Given text below:
U.S. Auto Sales Head Toward Records as Carmakers Pour On DealsDavid Welch
Industry boosted incentives by 6% in November, TrueCar says
Competition pulls year-end discounting ahead from December
Automakers, already poised to break U.S. sales records for both November and the year in a strengthening economy, are leaving nothing to chance: They’re boosting rebates and other deals in an effort to swipe market share from rivals.
Aided by offers ranging from zero-percent financing and rebates to Ford Motor Co.’s Friends & Neighbors discounts, the carmakers spent 6 percent more this month on incentives than they did a year ago, according to TrueCar Inc., a vehicle pricing research firm. The annualized sales pace for November may reach 18.2 million cars and light trucks, according to the average of 12 analysts’ estimates compiled by Bloomberg.
Why the spendthrift marketing? Automakers, like retailers, have started kicking off their year-end holiday sales in November. Traditionally, December has been the time to buy a new vehicle. Now, with carmakers trying to steal buyers from each other, they have started their offers a month early.
“It used be that the time to buy was between Christmas and New Year’s: Everything was on sale; people were off,” said Jeremy Anwyl, an independent auto-industry consultant in Las Vegas. “It wouldn’t be a bad thing if we pulled our foot off the gas and let sales slow down a little bit because it’s getting expensive to keep them where they’re at.”
End of Given text.
Pick up the article on U.S. auto sales and carmaker incentives after its last sentence and continue it. The lines that follow were gathered from a separate source.
Supplied data below:
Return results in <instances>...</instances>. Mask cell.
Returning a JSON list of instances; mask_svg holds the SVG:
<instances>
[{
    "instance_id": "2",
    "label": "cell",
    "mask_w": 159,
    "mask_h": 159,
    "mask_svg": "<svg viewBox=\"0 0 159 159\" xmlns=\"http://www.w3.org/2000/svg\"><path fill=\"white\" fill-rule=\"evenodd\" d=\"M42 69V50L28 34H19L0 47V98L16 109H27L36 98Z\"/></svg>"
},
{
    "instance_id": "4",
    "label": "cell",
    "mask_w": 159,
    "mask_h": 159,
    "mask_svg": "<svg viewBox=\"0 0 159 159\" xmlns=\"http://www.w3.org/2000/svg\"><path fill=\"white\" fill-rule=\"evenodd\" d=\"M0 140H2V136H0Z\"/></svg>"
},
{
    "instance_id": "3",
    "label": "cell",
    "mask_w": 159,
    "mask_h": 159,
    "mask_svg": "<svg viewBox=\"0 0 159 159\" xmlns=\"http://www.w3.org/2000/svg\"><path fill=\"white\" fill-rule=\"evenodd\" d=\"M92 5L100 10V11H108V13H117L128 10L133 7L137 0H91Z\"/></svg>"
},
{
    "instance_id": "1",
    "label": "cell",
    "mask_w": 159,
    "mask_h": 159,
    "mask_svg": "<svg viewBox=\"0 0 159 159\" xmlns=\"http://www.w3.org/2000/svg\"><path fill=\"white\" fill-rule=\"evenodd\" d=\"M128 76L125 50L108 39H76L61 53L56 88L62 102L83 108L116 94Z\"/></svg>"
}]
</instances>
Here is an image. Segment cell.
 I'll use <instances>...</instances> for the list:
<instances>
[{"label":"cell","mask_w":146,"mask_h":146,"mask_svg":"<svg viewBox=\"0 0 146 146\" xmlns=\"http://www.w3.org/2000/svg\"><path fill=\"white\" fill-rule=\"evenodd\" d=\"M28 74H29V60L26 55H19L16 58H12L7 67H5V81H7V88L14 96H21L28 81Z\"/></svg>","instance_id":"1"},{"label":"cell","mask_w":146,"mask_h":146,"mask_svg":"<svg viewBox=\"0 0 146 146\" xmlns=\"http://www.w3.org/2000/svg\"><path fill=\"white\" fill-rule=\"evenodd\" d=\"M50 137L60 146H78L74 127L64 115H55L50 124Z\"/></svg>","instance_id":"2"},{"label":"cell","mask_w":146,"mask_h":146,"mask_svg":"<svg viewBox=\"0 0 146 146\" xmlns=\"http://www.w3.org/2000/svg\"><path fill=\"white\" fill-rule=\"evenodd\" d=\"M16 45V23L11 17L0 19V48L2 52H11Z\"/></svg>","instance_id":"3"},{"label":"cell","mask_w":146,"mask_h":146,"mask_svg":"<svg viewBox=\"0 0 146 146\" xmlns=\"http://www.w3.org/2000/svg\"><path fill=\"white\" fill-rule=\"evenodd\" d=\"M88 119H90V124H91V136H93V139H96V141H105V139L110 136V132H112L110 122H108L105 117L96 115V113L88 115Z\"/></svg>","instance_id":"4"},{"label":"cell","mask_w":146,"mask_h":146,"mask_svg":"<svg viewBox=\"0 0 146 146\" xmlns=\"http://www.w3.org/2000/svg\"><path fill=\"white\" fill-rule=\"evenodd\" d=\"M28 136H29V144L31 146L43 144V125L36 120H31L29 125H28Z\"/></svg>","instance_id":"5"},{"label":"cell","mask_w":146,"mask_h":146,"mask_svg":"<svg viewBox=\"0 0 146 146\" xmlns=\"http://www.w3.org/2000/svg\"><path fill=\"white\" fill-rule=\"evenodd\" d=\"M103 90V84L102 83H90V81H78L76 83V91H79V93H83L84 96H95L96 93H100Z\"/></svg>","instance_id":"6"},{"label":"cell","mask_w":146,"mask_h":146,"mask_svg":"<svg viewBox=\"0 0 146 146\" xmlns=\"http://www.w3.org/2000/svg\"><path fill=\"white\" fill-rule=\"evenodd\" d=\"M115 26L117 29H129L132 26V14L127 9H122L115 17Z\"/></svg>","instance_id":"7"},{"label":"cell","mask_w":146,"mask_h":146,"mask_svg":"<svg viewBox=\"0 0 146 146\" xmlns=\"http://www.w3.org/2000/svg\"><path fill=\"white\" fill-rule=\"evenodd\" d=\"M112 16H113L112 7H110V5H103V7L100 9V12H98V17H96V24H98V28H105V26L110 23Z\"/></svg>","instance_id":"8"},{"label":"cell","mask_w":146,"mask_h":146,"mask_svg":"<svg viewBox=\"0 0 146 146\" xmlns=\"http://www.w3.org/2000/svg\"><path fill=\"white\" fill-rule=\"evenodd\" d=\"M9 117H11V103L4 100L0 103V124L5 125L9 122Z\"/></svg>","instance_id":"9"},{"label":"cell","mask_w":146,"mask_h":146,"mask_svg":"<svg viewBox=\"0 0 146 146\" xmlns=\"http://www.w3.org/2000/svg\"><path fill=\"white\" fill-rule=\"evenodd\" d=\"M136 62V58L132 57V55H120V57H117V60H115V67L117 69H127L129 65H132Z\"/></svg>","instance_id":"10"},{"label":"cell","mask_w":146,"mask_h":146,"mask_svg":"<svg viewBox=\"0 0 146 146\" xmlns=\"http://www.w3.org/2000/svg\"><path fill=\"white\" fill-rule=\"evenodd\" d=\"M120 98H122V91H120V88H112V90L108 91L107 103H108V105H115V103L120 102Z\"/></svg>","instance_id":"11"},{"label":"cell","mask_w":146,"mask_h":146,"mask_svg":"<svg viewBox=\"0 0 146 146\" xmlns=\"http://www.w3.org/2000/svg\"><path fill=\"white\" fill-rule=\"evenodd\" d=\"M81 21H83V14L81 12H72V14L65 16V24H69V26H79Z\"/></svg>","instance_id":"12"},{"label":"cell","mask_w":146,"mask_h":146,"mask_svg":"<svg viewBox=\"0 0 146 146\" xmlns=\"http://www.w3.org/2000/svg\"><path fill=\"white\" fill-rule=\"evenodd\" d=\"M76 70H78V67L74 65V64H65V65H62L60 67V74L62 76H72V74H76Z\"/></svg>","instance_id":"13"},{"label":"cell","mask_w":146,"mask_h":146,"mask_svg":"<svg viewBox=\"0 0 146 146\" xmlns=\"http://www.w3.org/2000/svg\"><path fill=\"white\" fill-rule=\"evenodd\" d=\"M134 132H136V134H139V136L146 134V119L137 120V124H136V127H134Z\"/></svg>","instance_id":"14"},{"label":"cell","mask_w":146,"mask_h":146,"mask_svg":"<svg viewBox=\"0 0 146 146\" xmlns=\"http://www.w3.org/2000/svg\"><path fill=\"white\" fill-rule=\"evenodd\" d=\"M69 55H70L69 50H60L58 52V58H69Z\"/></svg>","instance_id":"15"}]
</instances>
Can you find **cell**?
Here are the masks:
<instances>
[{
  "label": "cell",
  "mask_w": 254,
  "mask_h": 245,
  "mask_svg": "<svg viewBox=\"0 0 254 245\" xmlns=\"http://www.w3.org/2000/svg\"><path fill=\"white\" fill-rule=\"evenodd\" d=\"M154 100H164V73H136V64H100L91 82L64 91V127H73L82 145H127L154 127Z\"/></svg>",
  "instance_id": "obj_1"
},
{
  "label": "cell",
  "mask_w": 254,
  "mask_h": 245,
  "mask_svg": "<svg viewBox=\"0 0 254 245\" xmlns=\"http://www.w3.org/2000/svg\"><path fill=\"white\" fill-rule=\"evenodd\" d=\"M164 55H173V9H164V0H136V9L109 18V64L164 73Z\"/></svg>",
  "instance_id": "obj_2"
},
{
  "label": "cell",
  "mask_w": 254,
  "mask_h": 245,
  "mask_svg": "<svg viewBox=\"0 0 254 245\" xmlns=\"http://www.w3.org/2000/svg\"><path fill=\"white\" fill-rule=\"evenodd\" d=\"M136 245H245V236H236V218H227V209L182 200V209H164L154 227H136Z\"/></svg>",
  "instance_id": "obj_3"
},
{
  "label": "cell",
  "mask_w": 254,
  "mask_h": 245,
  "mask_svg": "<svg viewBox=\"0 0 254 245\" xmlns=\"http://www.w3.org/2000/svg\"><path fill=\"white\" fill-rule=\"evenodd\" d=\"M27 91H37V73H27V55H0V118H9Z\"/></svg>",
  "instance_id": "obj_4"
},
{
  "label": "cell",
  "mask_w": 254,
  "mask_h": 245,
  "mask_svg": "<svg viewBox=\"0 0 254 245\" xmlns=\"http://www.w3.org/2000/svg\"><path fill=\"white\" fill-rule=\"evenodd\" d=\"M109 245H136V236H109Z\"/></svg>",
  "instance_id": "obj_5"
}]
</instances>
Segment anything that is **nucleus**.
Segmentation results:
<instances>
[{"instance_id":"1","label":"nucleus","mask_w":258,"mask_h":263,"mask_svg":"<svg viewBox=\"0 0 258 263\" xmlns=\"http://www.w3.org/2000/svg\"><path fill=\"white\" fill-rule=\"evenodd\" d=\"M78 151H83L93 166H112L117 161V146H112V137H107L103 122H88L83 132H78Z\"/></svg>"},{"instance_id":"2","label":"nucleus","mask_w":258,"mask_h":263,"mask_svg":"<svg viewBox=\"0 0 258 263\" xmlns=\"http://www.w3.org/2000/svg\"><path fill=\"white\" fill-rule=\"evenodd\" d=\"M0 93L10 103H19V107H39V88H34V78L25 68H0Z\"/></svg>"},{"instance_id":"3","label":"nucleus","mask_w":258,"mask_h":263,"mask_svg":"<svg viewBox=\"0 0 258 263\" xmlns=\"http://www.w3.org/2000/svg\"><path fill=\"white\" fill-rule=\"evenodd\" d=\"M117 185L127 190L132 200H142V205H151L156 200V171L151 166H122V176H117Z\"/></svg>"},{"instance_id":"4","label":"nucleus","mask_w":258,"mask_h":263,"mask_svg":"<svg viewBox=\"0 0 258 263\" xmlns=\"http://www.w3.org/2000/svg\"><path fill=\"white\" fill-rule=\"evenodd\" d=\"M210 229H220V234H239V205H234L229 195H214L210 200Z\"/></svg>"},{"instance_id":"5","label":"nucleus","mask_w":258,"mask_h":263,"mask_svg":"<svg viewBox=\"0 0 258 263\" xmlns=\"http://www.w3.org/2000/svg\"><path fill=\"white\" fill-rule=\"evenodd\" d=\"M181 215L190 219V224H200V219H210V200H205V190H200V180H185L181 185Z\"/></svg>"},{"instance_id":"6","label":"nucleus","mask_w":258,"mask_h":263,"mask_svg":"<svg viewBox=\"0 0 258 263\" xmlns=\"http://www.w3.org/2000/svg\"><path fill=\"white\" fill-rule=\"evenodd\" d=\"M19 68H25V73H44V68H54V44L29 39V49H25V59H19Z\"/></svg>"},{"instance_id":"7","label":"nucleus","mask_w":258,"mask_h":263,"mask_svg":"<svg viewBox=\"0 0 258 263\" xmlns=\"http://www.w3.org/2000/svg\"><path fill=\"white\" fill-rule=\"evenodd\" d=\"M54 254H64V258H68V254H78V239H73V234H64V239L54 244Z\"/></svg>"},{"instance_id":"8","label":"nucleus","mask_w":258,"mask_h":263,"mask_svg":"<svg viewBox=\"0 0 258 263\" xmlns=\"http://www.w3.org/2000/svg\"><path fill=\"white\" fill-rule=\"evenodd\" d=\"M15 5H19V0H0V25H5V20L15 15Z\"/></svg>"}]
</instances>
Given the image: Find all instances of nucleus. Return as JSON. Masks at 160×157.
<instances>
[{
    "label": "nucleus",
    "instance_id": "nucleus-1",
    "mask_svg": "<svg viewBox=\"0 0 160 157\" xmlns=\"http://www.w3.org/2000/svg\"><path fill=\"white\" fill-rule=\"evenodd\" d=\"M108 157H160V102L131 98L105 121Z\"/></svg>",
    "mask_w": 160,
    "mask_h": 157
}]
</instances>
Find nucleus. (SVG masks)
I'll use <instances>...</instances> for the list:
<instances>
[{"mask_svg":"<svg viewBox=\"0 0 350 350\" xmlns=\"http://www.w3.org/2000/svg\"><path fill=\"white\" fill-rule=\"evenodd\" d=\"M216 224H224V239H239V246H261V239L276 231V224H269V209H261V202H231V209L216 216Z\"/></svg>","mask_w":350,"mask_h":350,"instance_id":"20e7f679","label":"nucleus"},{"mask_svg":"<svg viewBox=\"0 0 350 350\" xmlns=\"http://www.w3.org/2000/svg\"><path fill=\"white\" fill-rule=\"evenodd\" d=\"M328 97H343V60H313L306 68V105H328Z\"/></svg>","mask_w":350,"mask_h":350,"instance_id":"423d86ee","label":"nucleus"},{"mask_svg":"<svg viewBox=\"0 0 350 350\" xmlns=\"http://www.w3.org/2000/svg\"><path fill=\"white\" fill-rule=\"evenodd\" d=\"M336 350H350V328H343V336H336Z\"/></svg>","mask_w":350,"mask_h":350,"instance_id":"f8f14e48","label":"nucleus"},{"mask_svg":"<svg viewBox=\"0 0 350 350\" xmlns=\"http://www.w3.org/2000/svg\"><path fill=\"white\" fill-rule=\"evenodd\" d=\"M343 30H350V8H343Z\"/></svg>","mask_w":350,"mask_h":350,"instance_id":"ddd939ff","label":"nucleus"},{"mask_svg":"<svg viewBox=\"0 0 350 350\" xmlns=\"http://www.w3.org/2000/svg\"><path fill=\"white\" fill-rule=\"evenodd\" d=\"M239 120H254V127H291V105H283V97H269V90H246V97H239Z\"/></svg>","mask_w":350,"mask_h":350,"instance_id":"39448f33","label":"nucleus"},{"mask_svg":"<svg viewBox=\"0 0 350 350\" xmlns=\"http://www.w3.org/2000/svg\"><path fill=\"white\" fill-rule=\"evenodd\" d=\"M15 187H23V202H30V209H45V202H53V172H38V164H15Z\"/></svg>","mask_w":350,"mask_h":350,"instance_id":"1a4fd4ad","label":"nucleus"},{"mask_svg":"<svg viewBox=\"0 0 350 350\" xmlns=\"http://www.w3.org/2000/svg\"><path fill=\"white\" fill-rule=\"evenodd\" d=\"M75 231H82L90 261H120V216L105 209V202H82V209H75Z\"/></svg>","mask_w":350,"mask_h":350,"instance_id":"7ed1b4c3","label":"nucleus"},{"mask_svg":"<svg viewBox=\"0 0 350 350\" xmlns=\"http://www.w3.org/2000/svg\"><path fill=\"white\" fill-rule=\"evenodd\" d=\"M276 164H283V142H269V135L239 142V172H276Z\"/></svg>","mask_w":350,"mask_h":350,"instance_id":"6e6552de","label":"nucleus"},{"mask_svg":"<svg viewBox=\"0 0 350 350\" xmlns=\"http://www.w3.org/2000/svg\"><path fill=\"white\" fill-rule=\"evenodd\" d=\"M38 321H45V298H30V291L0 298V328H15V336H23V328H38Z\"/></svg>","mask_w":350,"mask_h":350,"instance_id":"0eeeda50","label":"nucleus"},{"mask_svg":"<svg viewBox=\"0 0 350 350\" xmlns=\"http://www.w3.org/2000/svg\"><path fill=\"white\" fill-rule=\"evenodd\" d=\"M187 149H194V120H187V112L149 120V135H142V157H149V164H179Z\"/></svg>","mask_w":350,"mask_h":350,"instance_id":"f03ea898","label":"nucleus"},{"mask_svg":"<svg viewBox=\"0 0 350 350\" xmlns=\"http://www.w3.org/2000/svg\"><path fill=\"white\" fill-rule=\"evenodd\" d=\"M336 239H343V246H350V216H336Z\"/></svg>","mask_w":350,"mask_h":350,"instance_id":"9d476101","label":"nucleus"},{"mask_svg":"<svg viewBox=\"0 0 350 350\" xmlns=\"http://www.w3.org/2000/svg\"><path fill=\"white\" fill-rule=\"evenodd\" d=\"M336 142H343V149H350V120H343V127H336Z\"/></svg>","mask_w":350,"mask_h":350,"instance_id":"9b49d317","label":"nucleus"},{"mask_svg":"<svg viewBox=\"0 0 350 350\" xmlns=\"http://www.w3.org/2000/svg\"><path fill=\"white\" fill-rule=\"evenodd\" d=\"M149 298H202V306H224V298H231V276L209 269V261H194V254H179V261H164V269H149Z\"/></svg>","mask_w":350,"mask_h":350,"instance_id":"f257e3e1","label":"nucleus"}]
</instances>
End of Supplied data.
_Result of this exercise_
When automakers report monthly sales Tuesday, the industry may show a decline in total vehicle sales of 1.6 percent, according to an average of five analyst estimates. That is mostly because there were two fewer selling days than a year ago. The forecast includes gains of 2.9 percent for General Motors Co. and 3.2 percent for both Ford and Fiat Chrysler Automobiles NV.
Consumers were buying cars at a fast rate even before the deals started coming, but the November rebate spree has clearly helped. The lowest estimate for the annualized sales rate, from research firm LMC Automotive, is for 17.7 million vehicles, which would still be a record for the month. With a strong second half, full-year auto sales are on pace to either match or beat the record of 17.4 million vehicles set in 2000, said Eric Lyman, TrueCar’s vice president of industry insights.
Automakers are getting help from the U.S. economy. Employers may have added 200,000 jobs in November after a payroll gain of 271,000 in October that was the biggest this year, according to the average estimate in a Bloomberg survey of economists. The Commerce Department last week said the economy grew at a faster pace in the third quarter than previously reported. Investors have raised to about 72 percent the probability of an interest rate increase by Federal Reserve policy makers in December, the federal funds futures market shows.
One reason automakers are being so aggressive anyway is that industry forecasts now indicate sales may start to peak next year or in 2017. The manufacturers want to grab as much market share as possible now, Lyman said.
“We could be seeing the last big push by carmakers before the market softens,” Lyman said. “It’s a case of automakers making hay while the sun shines.”
While there’s little doubt that the industry would be having a great year even without incentives, carmakers are getting more competitive with offers, said Alan Batey, president of GM North America.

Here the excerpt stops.